I'm not a big fan of acrylic, but I know moms like it because it's machine washable, and I was looking for something that came in a lot of colors and was relatively inexpensive. The Encore, at 75% acrylic & 25% wool wasn't quite as soft & cuddly as pure wool would be - but it was considerable cheaper and should be easy to care for. The color selection is fantastic. I chose strong bright colors - but it also comes in baby pastels.

The benefit of the garter stitch stripe is that the blanket is interesting from both sides.

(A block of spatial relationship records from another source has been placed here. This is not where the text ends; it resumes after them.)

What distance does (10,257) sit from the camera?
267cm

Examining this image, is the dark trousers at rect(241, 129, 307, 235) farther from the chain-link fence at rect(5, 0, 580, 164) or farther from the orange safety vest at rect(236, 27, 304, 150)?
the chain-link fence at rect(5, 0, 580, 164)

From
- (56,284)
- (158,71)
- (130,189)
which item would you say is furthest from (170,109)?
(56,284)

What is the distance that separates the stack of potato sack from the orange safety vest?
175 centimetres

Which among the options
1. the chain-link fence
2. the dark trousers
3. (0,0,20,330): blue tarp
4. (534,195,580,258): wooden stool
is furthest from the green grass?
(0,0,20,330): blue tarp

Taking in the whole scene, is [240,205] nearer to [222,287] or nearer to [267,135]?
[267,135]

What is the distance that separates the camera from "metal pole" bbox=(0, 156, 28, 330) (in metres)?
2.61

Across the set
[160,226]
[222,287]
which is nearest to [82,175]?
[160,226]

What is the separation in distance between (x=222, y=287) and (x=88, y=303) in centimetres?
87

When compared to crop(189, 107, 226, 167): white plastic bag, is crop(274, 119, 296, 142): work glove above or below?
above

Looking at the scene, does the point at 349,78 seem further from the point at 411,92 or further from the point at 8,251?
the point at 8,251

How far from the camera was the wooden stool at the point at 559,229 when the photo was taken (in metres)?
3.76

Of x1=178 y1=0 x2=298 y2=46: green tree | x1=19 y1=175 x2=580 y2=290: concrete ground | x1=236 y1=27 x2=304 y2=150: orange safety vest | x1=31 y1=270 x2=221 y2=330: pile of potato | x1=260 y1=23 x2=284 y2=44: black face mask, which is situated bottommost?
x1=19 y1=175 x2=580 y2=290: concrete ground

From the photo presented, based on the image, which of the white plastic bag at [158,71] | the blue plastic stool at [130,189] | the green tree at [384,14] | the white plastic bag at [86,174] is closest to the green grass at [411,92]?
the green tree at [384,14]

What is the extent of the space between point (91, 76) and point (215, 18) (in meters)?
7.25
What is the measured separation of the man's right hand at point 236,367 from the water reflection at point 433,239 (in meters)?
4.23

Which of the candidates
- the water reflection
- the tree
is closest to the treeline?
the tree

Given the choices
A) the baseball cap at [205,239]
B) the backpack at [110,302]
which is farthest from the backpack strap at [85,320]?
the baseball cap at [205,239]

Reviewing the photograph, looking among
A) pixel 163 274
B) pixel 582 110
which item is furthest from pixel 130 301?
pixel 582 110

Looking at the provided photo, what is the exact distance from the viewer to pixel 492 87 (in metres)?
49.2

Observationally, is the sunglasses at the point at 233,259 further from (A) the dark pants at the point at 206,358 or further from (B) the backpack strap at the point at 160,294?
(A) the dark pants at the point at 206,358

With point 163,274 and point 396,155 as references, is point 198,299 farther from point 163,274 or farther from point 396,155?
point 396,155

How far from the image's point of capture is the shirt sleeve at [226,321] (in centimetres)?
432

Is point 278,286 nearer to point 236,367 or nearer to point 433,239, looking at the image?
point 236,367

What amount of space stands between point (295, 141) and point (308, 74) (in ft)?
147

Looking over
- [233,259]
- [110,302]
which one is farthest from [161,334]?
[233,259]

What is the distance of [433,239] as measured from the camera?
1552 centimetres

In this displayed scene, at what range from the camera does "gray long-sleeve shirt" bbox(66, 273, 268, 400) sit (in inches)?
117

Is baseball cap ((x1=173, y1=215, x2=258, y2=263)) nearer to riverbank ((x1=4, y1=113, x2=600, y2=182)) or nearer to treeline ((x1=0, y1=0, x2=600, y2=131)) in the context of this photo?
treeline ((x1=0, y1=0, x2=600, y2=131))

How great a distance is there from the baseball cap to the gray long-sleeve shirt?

*13 colors I used: 4379 (Celery). 1304 (Seafoam) . 999 (Burgundy). 848 (Navy). 9601 (Red). 1382 (Yellow).217 (Black). 515 (Wedgewood Blue). 233 (Lavender). 1384 (Purple). 1385 (Hot Pink). 1383 (Orange). 1317 (Teal)

Sunday, March 2, 2008

Artyarns dilemma

I bought two skeins of Artyarns Handpaint Stripe to make the Multidirectional Scarf in Modular Knits by Iris Scheier. I made the scarf once before in solid colors. This time I wanted to try a self-striping yarn since that what was what had propelled Iris Schreier to develop the multidirectional technique. I figured what better than to use than her yarn.

Wrong assumption. I'm not happy with the way the stripes look. They're more blotchy than stripey looking. Fortunately - I have the second skein so I can just set this aside for now and try something new. Maybe it will look better over time...

Time to hit the bookshelf. I found the Misty Garden Scarf in "Scarf Style". It looks pretty in a blotchy sort of way - so it seems like it will work. Not liking this either. Reminds me too much of all the afghans Granny made in the 70's. And the colors are too bold - not blending together. I've still got the other ends of each skein to try something else.